Start of Records for the exercise

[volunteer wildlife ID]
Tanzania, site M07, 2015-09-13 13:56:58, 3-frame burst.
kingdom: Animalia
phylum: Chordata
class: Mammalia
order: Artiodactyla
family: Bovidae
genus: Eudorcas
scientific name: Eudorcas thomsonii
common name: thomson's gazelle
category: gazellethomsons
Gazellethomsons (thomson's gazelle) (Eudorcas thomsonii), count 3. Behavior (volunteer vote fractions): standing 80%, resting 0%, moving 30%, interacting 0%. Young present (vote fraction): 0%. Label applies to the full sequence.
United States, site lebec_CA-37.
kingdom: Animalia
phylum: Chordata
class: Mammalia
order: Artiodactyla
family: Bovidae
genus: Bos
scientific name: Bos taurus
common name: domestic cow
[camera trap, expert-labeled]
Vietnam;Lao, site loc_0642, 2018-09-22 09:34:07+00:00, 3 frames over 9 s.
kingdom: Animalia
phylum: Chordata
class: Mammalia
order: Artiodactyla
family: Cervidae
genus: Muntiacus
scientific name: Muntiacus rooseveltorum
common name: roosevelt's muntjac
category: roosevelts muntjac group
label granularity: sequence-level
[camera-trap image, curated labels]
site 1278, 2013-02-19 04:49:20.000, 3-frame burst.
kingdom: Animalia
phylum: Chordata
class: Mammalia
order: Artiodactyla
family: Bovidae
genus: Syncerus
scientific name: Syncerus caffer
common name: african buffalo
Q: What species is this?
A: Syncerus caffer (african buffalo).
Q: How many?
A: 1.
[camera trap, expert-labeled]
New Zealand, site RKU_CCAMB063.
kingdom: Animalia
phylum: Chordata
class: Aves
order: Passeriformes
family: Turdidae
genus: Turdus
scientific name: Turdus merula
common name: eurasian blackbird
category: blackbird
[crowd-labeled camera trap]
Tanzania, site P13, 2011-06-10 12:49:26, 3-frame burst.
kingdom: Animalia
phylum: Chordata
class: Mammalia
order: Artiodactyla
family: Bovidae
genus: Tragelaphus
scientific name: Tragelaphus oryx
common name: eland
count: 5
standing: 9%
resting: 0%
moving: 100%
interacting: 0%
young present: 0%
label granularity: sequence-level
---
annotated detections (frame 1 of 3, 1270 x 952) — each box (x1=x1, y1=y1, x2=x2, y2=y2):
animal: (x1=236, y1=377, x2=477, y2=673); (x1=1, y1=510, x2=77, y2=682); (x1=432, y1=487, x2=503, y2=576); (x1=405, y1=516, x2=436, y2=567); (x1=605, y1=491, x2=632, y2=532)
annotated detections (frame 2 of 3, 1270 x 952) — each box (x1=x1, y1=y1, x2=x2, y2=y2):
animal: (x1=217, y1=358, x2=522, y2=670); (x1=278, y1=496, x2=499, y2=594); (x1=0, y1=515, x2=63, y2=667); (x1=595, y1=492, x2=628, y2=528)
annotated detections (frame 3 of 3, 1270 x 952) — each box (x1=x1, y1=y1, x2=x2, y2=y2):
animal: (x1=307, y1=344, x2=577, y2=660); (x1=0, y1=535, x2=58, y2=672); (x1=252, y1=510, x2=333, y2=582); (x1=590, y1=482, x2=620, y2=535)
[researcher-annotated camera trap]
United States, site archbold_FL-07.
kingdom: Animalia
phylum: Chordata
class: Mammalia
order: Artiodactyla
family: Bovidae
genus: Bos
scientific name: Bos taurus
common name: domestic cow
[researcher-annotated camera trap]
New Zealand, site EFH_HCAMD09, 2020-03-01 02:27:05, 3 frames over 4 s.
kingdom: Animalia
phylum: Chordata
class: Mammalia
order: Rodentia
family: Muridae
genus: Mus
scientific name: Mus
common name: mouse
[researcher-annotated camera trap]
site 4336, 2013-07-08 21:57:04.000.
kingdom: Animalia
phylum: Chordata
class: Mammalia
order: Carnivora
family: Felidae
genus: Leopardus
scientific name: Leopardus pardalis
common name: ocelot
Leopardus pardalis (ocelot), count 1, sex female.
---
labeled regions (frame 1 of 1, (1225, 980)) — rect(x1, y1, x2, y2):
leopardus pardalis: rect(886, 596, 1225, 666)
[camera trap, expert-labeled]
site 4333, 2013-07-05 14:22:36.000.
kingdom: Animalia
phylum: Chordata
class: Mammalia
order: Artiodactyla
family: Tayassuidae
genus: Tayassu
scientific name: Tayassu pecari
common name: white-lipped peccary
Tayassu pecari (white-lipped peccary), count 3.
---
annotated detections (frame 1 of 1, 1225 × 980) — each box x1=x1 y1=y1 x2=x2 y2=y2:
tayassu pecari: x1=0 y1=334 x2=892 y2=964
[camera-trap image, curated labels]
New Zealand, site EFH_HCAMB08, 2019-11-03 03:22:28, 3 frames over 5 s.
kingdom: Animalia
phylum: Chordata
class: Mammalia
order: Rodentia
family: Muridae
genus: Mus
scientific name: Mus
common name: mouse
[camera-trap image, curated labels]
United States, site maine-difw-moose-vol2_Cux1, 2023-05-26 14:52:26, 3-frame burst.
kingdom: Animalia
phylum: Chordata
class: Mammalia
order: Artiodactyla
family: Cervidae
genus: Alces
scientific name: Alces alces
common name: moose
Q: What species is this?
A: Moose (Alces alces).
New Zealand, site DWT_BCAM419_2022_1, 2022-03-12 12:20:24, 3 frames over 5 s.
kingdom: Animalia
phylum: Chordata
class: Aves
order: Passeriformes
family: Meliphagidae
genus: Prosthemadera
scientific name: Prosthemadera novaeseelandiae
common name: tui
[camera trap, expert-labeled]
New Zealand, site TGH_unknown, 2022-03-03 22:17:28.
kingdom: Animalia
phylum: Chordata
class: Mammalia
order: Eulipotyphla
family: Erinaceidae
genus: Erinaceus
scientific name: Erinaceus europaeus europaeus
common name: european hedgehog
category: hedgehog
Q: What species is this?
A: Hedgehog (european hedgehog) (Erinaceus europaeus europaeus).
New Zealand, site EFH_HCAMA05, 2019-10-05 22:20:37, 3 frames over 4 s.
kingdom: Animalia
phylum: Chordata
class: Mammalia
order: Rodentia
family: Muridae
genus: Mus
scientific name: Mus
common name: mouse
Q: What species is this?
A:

End of Records for the exercise

## Exercise
Above are the records; print exactly the lines from the line with "genus: Eudorcas" to the line with "[crowd-labeled camera trap]", including both, and nothing else.

## Answer area
genus: Eudorcas
scientific name: Eudorcas thomsonii
common name: thomson's gazelle
category: gazellethomsons
Gazellethomsons (thomson's gazelle) (Eudorcas thomsonii), count 3. Behavior (volunteer vote fractions): standing 80%, resting 0%, moving 30%, interacting 0%. Young present (vote fraction): 0%. Label applies to the full sequence.
United States, site lebec_CA-37.
kingdom: Animalia
phylum: Chordata
class: Mammalia
order: Artiodactyla
family: Bovidae
genus: Bos
scientific name: Bos taurus
common name: domestic cow
[camera trap, expert-labeled]
Vietnam;Lao, site loc_0642, 2018-09-22 09:34:07+00:00, 3 frames over 9 s.
kingdom: Animalia
phylum: Chordata
class: Mammalia
order: Artiodactyla
family: Cervidae
genus: Muntiacus
scientific name: Muntiacus rooseveltorum
common name: roosevelt's muntjac
category: roosevelts muntjac group
label granularity: sequence-level
[camera-trap image, curated labels]
site 1278, 2013-02-19 04:49:20.000, 3-frame burst.
kingdom: Animalia
phylum: Chordata
class: Mammalia
order: Artiodactyla
family: Bovidae
genus: Syncerus
scientific name: Syncerus caffer
common name: african buffalo
Q: What species is this?
A: Syncerus caffer (african buffalo).
Q: How many?
A: 1.
[camera trap, expert-labeled]
New Zealand, site RKU_CCAMB063.
kingdom: Animalia
phylum: Chordata
class: Aves
order: Passeriformes
family: Turdidae
genus: Turdus
scientific name: Turdus merula
common name: eurasian blackbird
category: blackbird
[crowd-labeled camera trap]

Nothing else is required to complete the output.